The Project
The Topic of Investigation
In spite of the existence of a vast, global archive of sources, our knowledge of Eastern Christianity in the early modern period remains surprisingly limited. In part, this is a reflection of the fact that most scholars who command the requisite philological skills have tended to focus on the early medieval period or on the contemporary situation of Christians in the Middle East. What little work has been done on the early modern period remains problematic and limited in several ways. Firstly, scholars have tended to restrict themselves to local and nationally-oriented studies of particular Eastern Christian communities such as the Copts of Egypt, the Maronites of Lebanon, or the Assyrians of Iraq. While undoubtedly an important contribution to our knowledge of the period, these studies are imperfect in as much as they ignore interactions taking place between specific communities as well as between these communities and the wider world. Indeed, much of the existing scholarship emphasises the doctrinal differences that separated particular Eastern Christian churches from each other, while ignoring the fact that many of these communities shared a common vernacular in the language of Arabic and, for some, the historical and liturgical use of Syriac. Secondly, our knowledge has been misguided by an outmoded conception of Christians as a ‘second-class’, minority population in the Islamic world. This idea is more a reflection of twentieth-century realities than early modern ones, and the consequence is that Eastern Christianity has been relegated to the margins of Ottoman history. When approached at all, Eastern Christians are too often studied through the prism of ‘Islamic’ history, almost as if they made no history of their own.
The Project and its Objectives
Firstly, the project will reconstitute a ‘lost archive’ of Eastern Christianity, and it will analyse for the first time a vast corpus of recently discovered sources. These stories of the Christian subjects of the sultan have long been scattered in monasteries and churches in Syria, Lebanon, Egypt, and Iraq, and they have been given new life through the efforts of a recent wave of European- and American-funded digitisation projects. Using these new digital resources in conjunction with published catalogues of the eighteenth, nineteenth, and twentieth centuries, the research team will chart the literary production of Eastern Christianity in Arabic, Syriac, and Karshuni from 1500 to 1750, and it will make this preliminary phase of the research available to scholars through an online bibliographical database.
The creation of a database, however, is not a goal in itself; rather, with the completion of this first phase of work (2016-17), the research team will use it as a tool for engaging in a truly ‘connected history’ of Eastern Christianity, one which seeks to explore Eastern Christianity ‘from within and without’ in this period. To this end, a diverse set of questions will drive forward the team’s research. For example: (1) What impact did the Protestant and Catholic Reformations have on Eastern Christianity, and what was the significance of Eastern Christianity to the European religious changes of the early modern era?; (2) In what ways did Eastern Christians travel so far beyond the boundaries of the Ottoman Empire?; and (3)How did individual Eastern Christians make sense of their own place in the world and how was this expressed in written, visual, and printed culture?

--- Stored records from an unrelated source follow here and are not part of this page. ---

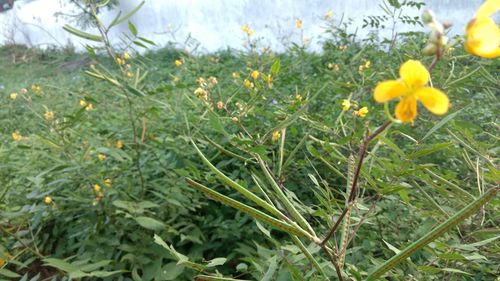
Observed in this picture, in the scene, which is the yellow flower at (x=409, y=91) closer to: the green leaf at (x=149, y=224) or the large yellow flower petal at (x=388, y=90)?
the large yellow flower petal at (x=388, y=90)

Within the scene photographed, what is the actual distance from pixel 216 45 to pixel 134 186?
16.6ft

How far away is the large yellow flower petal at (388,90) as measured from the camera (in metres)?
0.35

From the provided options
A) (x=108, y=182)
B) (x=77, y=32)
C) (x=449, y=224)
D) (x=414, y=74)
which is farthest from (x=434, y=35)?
(x=108, y=182)

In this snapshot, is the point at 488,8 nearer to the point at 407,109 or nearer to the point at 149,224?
the point at 407,109

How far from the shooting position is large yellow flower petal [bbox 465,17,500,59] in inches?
13.8

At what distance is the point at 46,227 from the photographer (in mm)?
1457

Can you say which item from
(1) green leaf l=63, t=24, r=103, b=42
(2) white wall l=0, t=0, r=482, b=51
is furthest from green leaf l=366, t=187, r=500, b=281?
(2) white wall l=0, t=0, r=482, b=51

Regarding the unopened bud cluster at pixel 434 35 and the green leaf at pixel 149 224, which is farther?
the green leaf at pixel 149 224

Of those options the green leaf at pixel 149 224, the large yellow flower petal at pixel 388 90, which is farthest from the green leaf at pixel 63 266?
the large yellow flower petal at pixel 388 90

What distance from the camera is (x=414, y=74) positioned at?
0.35 meters

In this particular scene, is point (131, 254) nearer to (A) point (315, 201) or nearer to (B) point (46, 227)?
(B) point (46, 227)

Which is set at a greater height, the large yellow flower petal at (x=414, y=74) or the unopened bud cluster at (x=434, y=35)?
the unopened bud cluster at (x=434, y=35)

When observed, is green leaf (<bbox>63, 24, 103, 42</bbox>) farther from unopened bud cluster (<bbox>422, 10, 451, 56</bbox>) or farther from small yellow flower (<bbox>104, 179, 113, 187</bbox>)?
unopened bud cluster (<bbox>422, 10, 451, 56</bbox>)

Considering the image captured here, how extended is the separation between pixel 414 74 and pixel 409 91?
0.01m
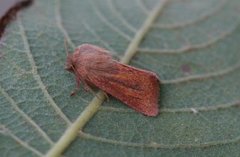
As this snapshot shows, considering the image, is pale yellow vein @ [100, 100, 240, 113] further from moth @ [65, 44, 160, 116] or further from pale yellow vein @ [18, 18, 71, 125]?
pale yellow vein @ [18, 18, 71, 125]

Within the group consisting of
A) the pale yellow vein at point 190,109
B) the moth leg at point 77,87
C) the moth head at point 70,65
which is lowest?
the pale yellow vein at point 190,109

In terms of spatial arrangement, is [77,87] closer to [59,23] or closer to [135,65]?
[135,65]

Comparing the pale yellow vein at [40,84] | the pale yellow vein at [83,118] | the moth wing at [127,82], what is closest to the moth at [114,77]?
the moth wing at [127,82]

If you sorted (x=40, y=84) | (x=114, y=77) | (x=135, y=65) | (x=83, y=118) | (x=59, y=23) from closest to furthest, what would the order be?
(x=83, y=118)
(x=40, y=84)
(x=114, y=77)
(x=135, y=65)
(x=59, y=23)

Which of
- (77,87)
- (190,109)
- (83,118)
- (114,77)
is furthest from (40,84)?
(190,109)

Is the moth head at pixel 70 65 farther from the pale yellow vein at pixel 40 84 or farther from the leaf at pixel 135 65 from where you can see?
the pale yellow vein at pixel 40 84

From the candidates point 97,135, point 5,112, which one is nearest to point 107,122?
point 97,135

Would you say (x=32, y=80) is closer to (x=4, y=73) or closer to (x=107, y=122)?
(x=4, y=73)
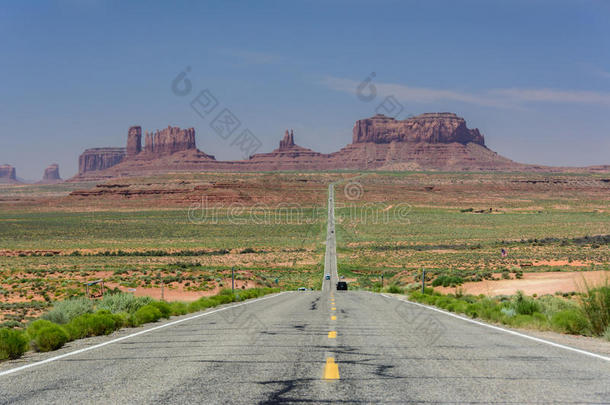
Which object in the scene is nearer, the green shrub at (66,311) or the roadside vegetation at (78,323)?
the roadside vegetation at (78,323)

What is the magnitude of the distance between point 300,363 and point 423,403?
235 cm

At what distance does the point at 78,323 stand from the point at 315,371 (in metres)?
6.57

Towards a New History of Eastern Christianity
This project begins with the assumption that the history of Eastern Christianity must be studied in the context of wider European and global developments in the early modern period. Recent attempts to recast early modern history have shown in poignant ways how our understanding of the period is radically changed by a consideration of Eastern Christianity. Placing Eastern Christianity at the forefront of European, Islamic, and global history requires a structured programme of dissemination, and the project team will be expected to play a key role in making the team’s research intelligible and relevant to the widest audience of historians. As such, the team will target the findings of its research in articles that reach three main audiences: specialists in Eastern Christianity, scholars in Middle Eastern history and Islamic studies, and ‘mainstream’ history journals aimed at wider circles of early modern historians. In addition, the team will disseminate its findings at several international conferences and smaller workshops. In this way, the Stories of Survival project seeks to place Eastern Christianity at the forefront of European, Islamic, and global history in the early modern period.